Your objective >> Pictures aside, return all of the records exactly as they stand.
*** Opening Exercise input ***
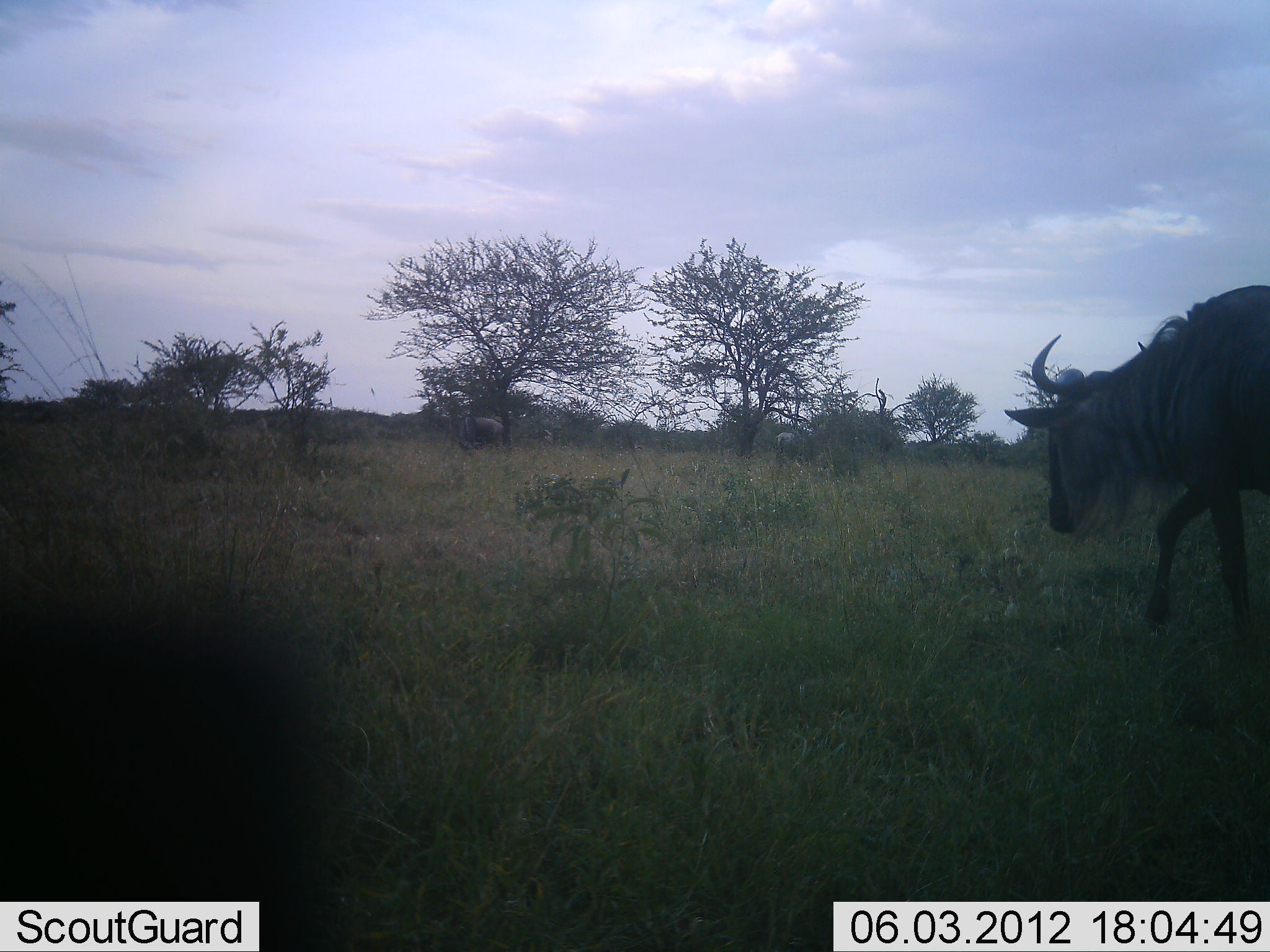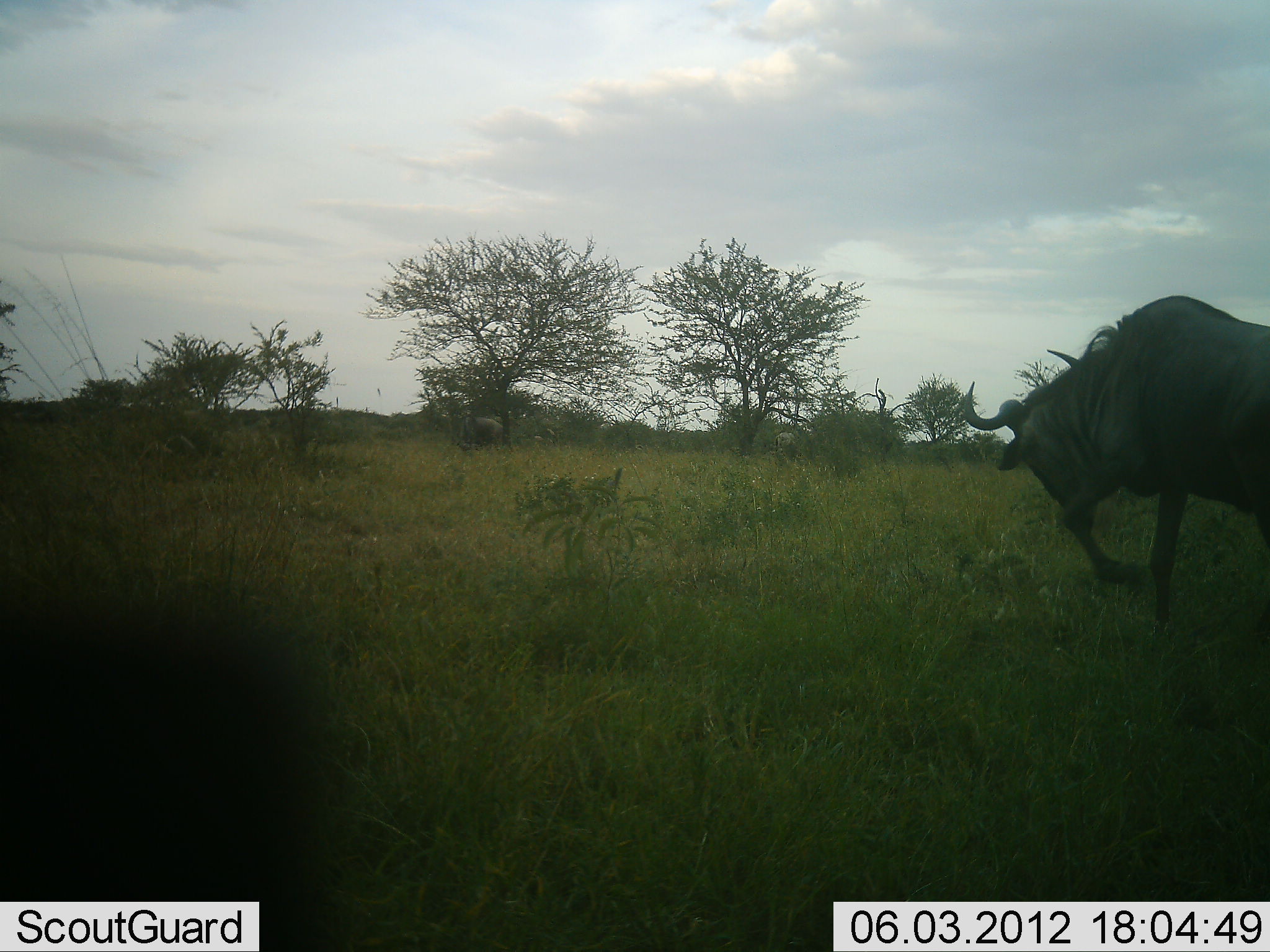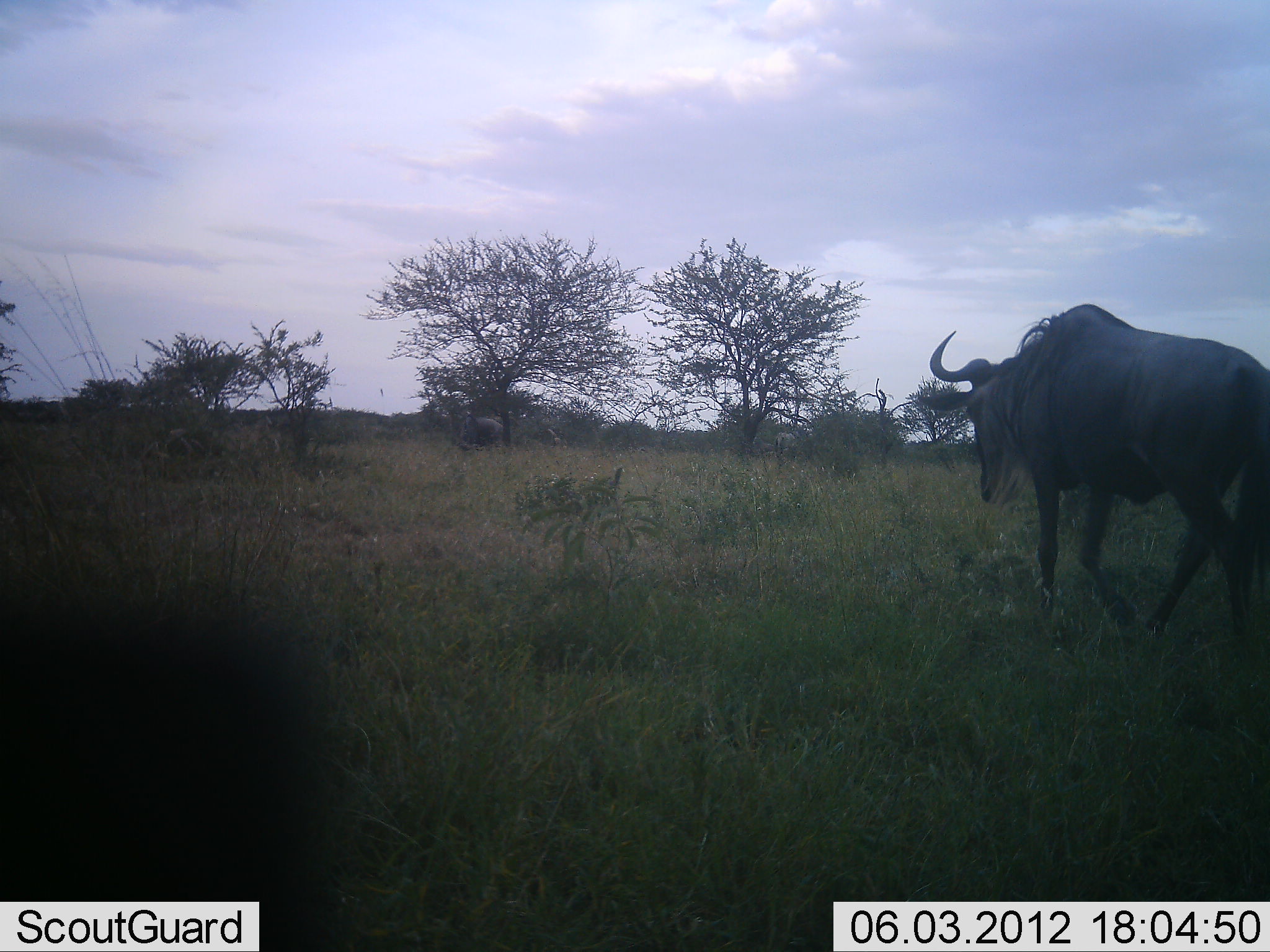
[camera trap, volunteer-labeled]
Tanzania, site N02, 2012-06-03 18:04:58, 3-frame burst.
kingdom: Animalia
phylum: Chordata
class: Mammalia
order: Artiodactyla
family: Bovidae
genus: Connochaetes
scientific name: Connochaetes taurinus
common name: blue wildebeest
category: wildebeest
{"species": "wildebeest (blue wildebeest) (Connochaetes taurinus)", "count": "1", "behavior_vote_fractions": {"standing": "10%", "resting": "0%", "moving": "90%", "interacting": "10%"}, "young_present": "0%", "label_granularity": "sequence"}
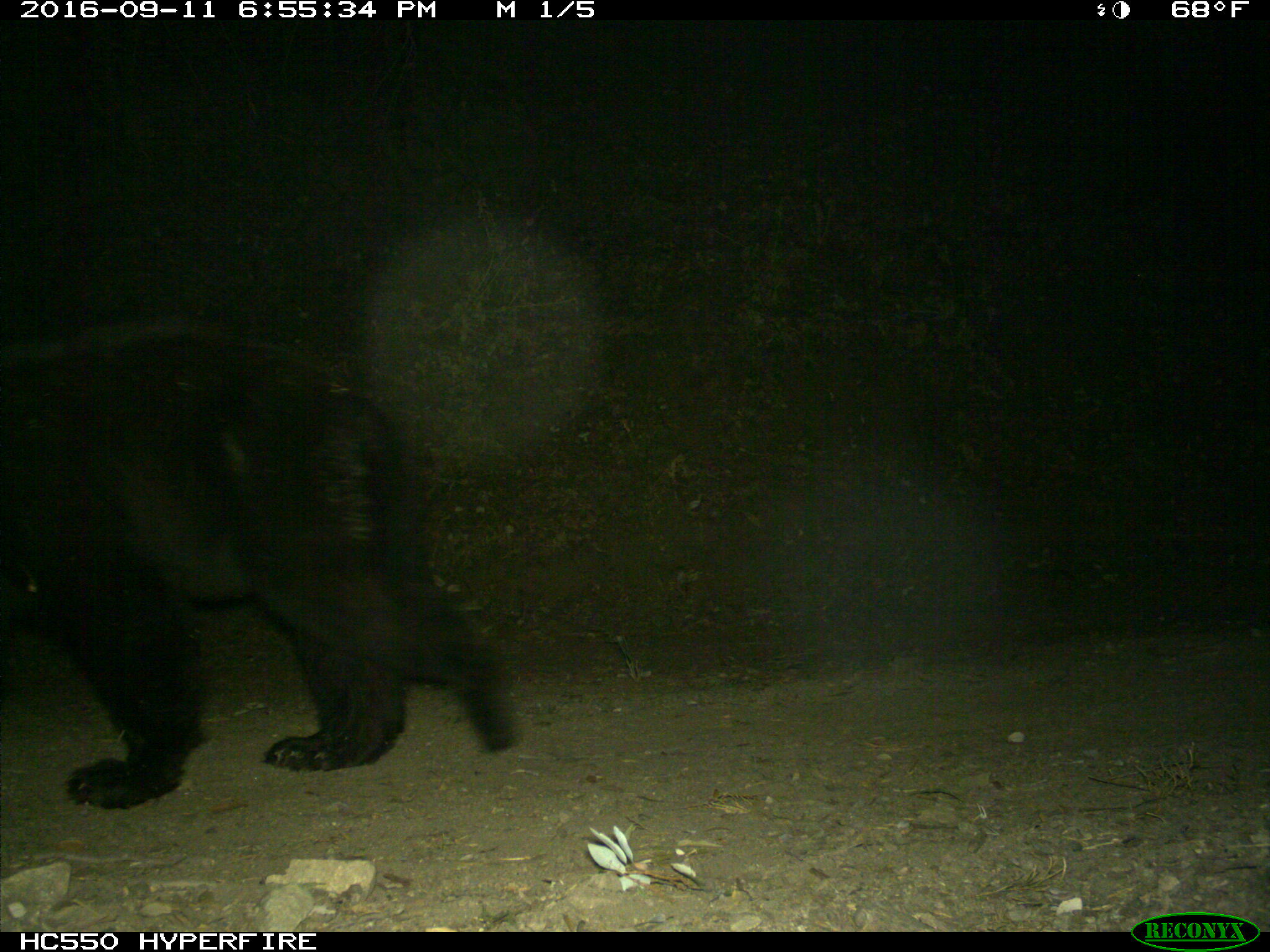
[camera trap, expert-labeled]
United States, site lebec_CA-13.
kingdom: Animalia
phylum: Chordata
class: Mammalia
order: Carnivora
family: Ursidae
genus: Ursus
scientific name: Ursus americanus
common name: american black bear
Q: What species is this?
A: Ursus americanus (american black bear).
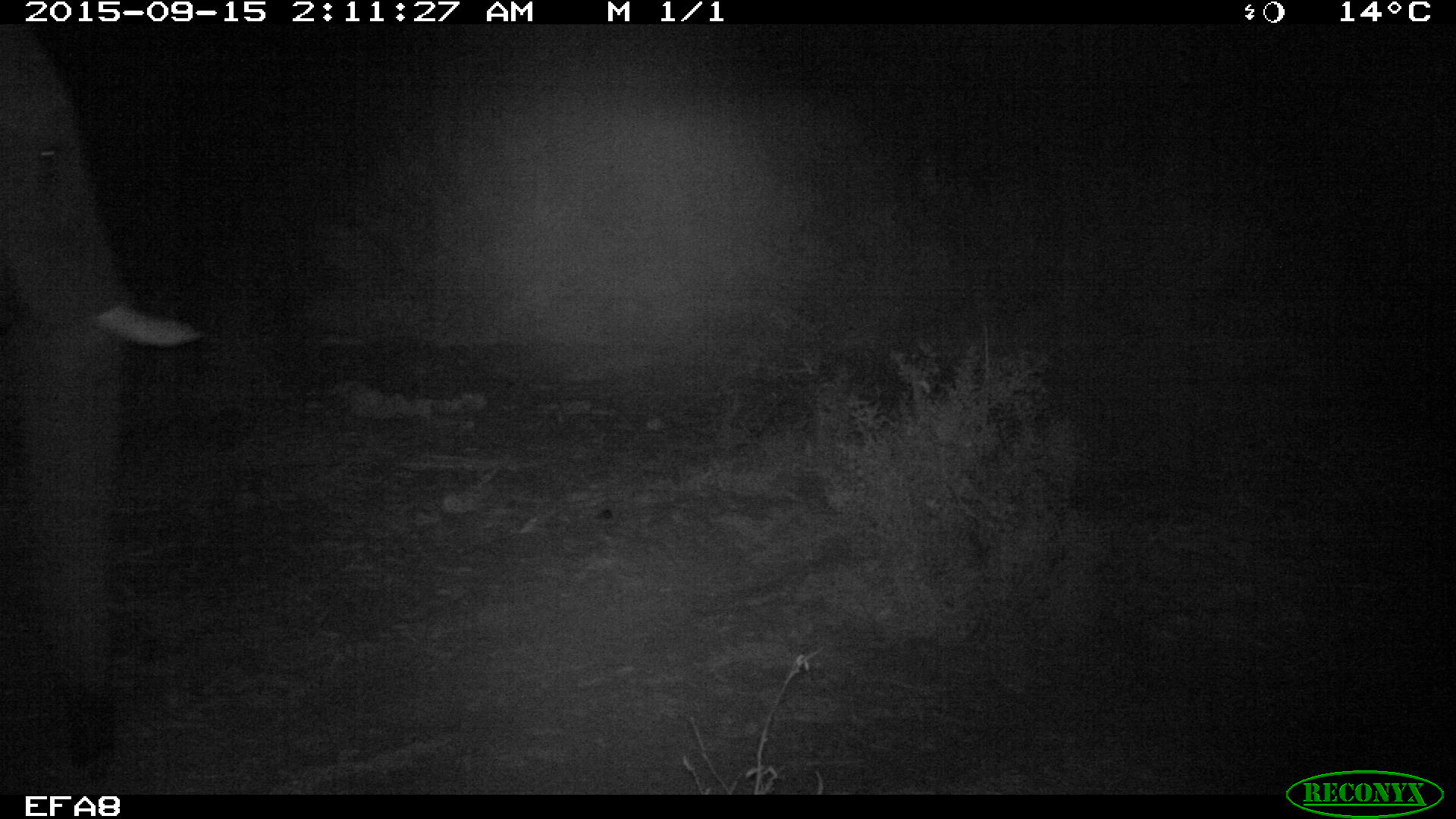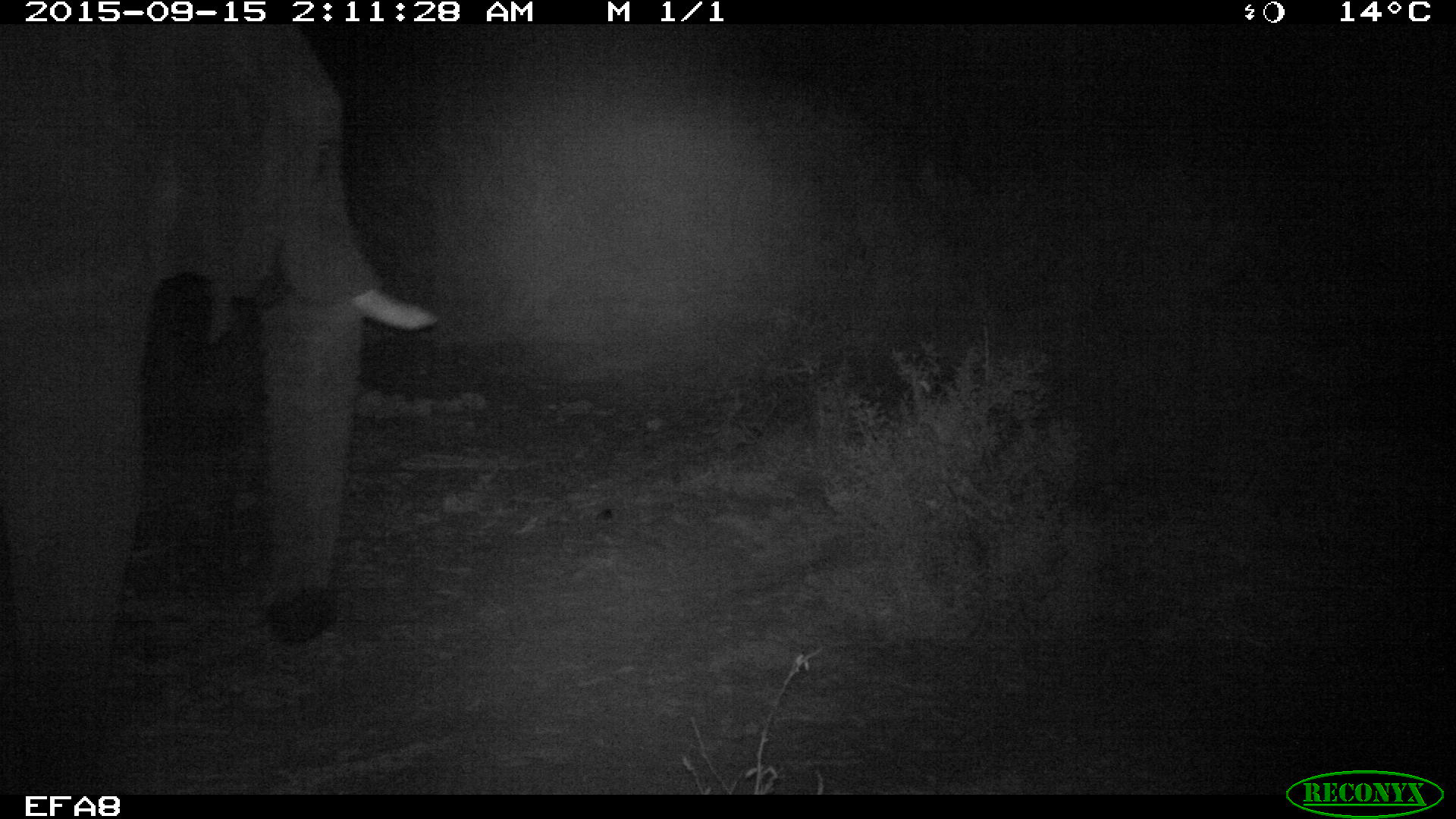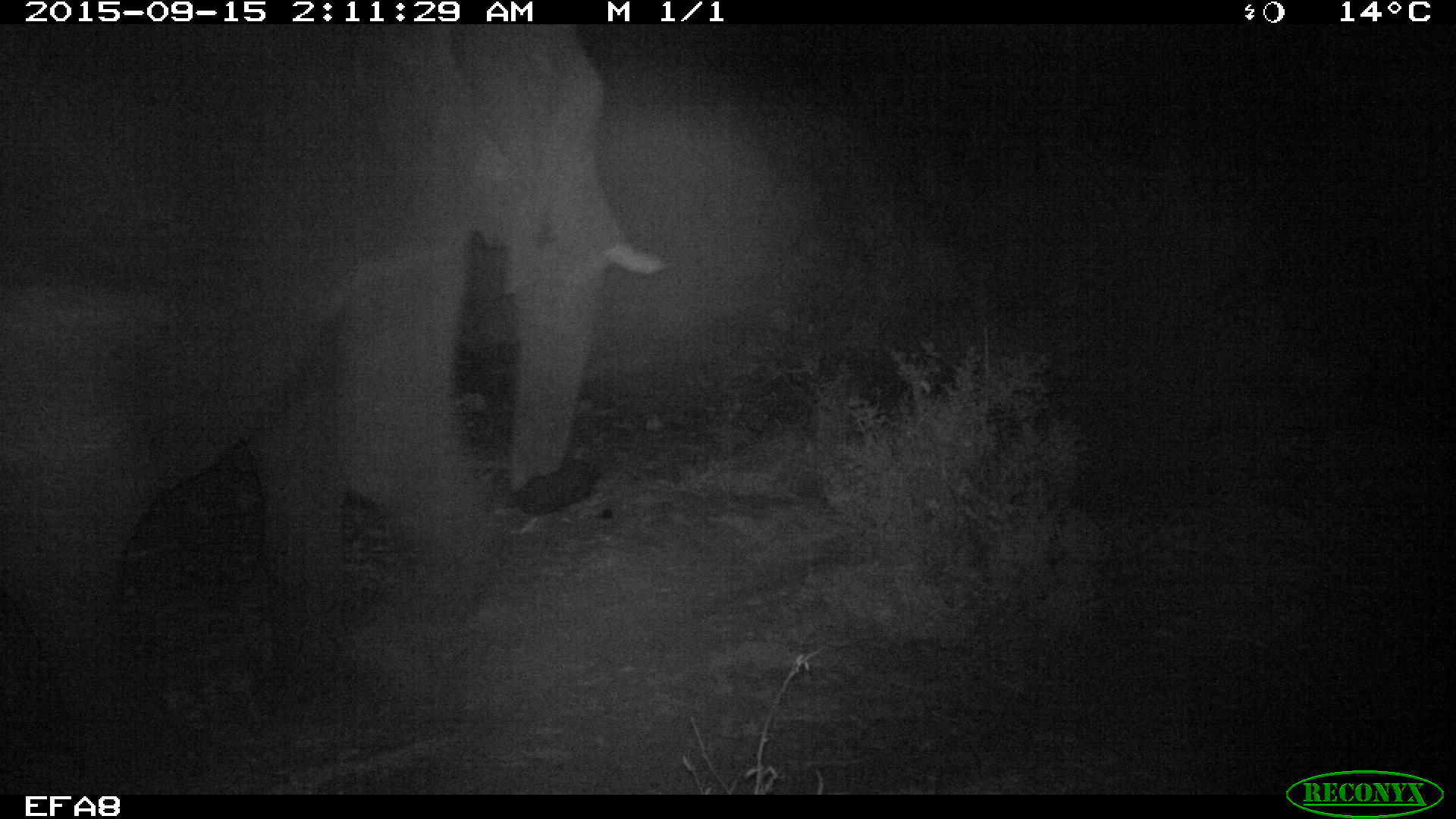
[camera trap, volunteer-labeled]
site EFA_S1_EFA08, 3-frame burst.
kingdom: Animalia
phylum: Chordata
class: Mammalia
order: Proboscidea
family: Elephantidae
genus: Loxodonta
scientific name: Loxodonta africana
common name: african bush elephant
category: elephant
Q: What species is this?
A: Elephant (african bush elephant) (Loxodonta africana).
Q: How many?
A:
*** Closing Exercise input ***
Answer for the task >>
[camera trap, volunteer-labeled]
Tanzania, site N02, 2012-06-03 18:04:58, 3-frame burst.
kingdom: Animalia
phylum: Chordata
class: Mammalia
order: Artiodactyla
family: Bovidae
genus: Connochaetes
scientific name: Connochaetes taurinus
common name: blue wildebeest
category: wildebeest
{"species": "wildebeest (blue wildebeest) (Connochaetes taurinus)", "count": "1", "behavior_vote_fractions": {"standing": "10%", "resting": "0%", "moving": "90%", "interacting": "10%"}, "young_present": "0%", "label_granularity": "sequence"}
[camera trap, expert-labeled]
United States, site lebec_CA-13.
kingdom: Animalia
phylum: Chordata
class: Mammalia
order: Carnivora
family: Ursidae
genus: Ursus
scientific name: Ursus americanus
common name: american black bear
Q: What species is this?
A: Ursus americanus (american black bear).
[camera trap, volunteer-labeled]
site EFA_S1_EFA08, 3-frame burst.
kingdom: Animalia
phylum: Chordata
class: Mammalia
order: Proboscidea
family: Elephantidae
genus: Loxodonta
scientific name: Loxodonta africana
common name: african bush elephant
category: elephant
Q: What species is this?
A: Elephant (african bush elephant) (Loxodonta africana).
Q: How many?
A:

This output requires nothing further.